By Jayesh Gulani
Introduction to FLUX.1
FLUX.1, launched in August 2024 by Black Forest Labs, represents a significant advancement in the field of generative deep learning. This innovative model is designed to push the boundaries of creativity, efficiency, and diversity in media generation, particularly focusing on images and videos. With a mission to develop state-of-the-art generative models, FLUX.1 leverages advanced architectures such as flow matching and Denoising Image Transformer (DIT), similar to the technologies employed in Stable Diffusion 3 (SD3).
Key Features and Innovations
FLUX.1 is built on a robust foundation of 12 billion parameters, allowing it to deliver exceptional image fidelity and controllability. This model excels in generating high-quality images that cater to a wide range of applications, from artistic creations to detailed photorealistic outputs. The architecture combines the strengths of transformer models and diffusion techniques, enabling FLUX.1 to outperform its predecessors, including SDXL and SD1.5, in terms of image quality and prompt adherence.
Variants of FLUX.1
FLUX.1 comes in three distinct variants, each designed for different use cases:
FLUX.1 [Pro]
Performance: This is the flagship model, offering state-of-the-art performance with exceptional image quality, detail, and diversity.

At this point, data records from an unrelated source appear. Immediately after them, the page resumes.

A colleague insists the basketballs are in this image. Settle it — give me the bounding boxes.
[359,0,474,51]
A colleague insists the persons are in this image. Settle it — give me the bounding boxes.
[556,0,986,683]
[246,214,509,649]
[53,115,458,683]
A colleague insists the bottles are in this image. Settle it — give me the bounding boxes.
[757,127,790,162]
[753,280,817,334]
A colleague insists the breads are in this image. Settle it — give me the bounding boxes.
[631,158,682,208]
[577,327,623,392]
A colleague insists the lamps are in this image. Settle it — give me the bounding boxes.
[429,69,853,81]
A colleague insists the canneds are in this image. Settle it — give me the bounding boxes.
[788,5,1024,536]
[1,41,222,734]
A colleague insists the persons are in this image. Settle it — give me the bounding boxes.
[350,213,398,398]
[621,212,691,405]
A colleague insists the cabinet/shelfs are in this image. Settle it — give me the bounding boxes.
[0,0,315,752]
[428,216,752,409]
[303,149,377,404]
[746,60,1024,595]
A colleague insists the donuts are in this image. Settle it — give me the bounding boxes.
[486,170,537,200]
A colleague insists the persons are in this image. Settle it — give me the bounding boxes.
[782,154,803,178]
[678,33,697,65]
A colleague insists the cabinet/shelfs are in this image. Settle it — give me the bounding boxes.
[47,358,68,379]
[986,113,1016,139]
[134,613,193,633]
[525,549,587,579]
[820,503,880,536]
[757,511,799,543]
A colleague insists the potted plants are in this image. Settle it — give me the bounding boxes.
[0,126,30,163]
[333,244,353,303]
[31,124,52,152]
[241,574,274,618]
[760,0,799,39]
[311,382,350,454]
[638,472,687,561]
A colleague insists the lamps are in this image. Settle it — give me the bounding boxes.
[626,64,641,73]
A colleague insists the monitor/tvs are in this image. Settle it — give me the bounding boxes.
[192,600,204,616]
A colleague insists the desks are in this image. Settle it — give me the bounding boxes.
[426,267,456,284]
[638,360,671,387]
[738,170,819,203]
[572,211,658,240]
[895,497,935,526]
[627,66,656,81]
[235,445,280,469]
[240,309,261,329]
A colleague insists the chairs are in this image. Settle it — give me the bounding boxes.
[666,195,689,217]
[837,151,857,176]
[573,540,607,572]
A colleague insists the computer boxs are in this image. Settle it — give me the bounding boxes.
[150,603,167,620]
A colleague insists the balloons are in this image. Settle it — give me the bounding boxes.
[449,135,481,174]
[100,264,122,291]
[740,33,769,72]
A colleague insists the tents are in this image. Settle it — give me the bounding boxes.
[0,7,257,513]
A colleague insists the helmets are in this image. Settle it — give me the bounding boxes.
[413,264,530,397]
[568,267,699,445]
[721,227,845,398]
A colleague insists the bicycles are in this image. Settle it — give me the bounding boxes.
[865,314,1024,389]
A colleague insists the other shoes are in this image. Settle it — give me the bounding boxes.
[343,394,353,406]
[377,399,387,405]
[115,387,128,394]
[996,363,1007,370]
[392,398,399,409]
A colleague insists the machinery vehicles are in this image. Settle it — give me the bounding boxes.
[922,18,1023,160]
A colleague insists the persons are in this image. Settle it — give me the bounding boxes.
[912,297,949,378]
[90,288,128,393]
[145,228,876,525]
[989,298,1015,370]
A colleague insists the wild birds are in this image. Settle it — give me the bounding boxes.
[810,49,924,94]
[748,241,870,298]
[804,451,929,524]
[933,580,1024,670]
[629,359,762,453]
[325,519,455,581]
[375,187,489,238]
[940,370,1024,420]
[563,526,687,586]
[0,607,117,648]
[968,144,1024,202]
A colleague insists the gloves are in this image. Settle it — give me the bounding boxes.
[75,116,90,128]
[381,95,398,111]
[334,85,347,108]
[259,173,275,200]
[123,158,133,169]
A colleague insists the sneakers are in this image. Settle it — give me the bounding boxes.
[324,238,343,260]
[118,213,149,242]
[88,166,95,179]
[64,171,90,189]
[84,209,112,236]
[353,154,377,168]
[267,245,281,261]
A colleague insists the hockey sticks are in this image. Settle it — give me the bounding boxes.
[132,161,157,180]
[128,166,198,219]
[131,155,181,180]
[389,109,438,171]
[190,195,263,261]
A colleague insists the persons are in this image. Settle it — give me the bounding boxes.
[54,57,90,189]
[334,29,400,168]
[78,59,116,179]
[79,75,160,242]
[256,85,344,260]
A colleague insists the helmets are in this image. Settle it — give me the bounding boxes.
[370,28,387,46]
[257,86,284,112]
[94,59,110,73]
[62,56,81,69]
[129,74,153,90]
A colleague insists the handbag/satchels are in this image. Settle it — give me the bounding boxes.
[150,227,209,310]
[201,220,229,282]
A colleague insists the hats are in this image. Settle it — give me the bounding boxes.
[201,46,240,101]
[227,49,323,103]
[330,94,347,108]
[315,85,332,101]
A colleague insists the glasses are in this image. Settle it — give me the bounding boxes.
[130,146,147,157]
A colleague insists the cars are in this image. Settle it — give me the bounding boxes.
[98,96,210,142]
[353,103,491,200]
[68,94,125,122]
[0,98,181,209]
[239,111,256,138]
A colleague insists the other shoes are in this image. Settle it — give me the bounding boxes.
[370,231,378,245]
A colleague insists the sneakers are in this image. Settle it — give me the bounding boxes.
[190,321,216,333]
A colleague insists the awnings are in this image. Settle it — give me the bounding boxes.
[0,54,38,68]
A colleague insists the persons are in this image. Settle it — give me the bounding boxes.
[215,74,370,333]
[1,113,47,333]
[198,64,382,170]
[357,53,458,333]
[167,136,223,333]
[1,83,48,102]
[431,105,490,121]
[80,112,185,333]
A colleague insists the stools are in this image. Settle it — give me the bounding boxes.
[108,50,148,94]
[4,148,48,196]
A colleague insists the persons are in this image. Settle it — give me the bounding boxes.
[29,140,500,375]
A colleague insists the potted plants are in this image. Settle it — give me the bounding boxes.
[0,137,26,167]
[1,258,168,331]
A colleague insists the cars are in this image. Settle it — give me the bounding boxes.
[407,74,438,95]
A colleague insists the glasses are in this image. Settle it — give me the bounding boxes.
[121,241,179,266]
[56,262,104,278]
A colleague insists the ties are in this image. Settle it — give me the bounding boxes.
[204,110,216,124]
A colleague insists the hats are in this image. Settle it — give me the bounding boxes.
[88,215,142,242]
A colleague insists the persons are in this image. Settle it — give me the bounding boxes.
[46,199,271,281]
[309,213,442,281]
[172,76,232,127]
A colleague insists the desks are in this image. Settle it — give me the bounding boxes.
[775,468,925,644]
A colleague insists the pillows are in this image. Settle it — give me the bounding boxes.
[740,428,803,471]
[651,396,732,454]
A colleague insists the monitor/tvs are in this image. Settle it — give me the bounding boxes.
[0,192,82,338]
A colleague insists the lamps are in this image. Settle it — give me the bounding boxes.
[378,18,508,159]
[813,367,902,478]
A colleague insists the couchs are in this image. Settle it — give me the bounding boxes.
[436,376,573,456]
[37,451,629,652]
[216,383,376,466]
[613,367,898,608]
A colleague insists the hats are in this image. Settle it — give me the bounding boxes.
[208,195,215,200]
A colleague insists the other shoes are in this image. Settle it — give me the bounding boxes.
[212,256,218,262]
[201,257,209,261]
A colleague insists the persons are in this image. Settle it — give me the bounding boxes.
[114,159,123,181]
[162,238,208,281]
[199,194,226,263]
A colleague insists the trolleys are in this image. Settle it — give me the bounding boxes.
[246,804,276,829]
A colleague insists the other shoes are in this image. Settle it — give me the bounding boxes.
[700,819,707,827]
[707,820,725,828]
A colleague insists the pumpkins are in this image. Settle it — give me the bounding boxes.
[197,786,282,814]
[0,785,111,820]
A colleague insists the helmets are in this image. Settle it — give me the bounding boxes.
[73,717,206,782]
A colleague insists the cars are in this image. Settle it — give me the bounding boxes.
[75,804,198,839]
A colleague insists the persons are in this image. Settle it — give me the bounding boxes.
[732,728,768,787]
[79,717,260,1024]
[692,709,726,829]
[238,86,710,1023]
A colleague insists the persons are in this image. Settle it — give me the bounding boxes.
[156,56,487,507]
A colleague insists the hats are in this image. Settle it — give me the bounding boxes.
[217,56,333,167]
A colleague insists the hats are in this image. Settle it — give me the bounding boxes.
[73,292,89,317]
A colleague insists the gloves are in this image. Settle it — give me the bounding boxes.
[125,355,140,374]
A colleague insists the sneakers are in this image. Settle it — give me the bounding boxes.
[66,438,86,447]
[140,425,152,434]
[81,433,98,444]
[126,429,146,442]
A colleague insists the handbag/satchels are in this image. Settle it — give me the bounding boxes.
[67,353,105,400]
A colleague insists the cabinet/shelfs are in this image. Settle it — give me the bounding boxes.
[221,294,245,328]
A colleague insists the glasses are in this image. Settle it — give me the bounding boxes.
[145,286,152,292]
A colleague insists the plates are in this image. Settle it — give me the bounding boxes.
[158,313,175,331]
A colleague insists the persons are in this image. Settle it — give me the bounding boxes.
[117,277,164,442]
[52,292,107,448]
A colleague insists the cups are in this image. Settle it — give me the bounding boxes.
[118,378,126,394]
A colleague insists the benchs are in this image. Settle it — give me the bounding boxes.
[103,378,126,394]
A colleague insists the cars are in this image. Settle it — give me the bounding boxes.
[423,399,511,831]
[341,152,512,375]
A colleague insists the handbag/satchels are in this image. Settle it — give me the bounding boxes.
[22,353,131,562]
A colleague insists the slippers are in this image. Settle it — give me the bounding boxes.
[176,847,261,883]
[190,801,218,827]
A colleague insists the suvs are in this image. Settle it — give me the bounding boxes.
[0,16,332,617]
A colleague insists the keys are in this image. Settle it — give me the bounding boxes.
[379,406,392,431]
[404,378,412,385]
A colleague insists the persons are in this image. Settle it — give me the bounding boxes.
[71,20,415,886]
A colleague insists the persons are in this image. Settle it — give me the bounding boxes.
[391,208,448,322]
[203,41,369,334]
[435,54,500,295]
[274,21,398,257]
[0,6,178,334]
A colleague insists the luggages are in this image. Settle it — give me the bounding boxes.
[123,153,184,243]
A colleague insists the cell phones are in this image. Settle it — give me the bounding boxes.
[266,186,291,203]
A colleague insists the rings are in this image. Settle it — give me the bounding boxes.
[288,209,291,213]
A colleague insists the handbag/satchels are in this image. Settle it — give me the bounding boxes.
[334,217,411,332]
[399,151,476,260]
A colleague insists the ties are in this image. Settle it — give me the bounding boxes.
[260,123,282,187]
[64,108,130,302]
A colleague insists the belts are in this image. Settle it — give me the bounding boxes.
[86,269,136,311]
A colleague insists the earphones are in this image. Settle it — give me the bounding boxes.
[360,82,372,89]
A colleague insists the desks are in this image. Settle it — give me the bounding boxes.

Access: Available exclusively via API, making it suitable for commercial applications.
System Requirements: High system requirements, not suitable for consumer hardware.
FLUX.1 [Dev]
Purpose: A distilled version intended for non-commercial use, ideal for research and development.
Features: Provides similar quality and prompt adherence as the Pro version but is more efficient and can run on consumer hardware.
Availability: Open-weight model, downloadable for local use.
FLUX.1 [Schnell]
Speed: Optimized for fast image generation, making it suitable for local development and personal projects.
Performance: While it sacrifices some image fidelity for speed, it is designed for quick outputs.
License: Released under the Apache 2.0 license, allowing for broader usage.
Each variant caters to specific needs, from high-performance commercial applications to efficient local development and rapid prototyping.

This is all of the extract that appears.